I am running into the same issue for local development with docker containers in Visual Studio 2022 that relies on Azure services. In production/test I use Managed Identities without any issue, but that is not an option locally. The code uses the chained DefaultAzureCredential to support multiple credential providers. To summarize;
Using Visual Studio 2022, Azure and Docker in combination should not be this complicated. This seems like a very basic setup that will hit everyone trying to containerize their cloud-native applications.

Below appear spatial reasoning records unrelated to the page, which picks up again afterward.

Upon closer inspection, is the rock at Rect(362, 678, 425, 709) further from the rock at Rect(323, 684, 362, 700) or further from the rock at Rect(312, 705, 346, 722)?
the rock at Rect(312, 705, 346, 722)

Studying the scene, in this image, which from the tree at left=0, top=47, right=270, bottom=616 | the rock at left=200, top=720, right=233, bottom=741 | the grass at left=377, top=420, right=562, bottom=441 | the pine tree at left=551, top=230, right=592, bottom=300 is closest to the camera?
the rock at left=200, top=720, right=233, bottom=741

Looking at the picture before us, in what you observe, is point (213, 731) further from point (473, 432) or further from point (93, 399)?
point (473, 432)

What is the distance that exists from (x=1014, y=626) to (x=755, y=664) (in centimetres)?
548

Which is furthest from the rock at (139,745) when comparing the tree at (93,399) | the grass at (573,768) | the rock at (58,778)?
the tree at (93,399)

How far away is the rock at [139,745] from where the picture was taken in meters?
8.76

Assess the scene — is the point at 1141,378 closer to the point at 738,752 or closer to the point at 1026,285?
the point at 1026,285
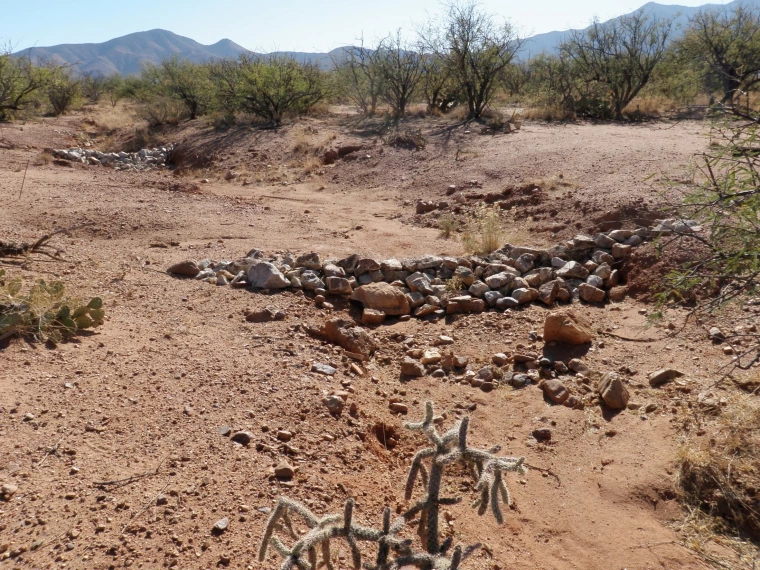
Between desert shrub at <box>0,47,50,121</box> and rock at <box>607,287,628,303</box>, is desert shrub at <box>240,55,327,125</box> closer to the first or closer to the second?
desert shrub at <box>0,47,50,121</box>

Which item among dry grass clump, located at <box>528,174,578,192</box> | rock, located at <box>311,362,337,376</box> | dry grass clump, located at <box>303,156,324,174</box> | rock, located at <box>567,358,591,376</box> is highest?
dry grass clump, located at <box>303,156,324,174</box>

I must be missing something obvious.
I guess the lesser evil is to use a Service Principal for each user, but that really does not seem to be the correct way of solving this issue.
Update on this: I am a dev on the Container Tools team in VS and we are actively working on solving this issue; but unfortunately, I can't give you an exact timeline for when support will ship. Until then I have two samples to try and make the current experience more bearable: EnvironmentCredentialExample and AzureCliCredentialExample. Both use a combination of PowerShell scripts and debugging customizations to make the process of authenticating in development containers as straight forward as possible.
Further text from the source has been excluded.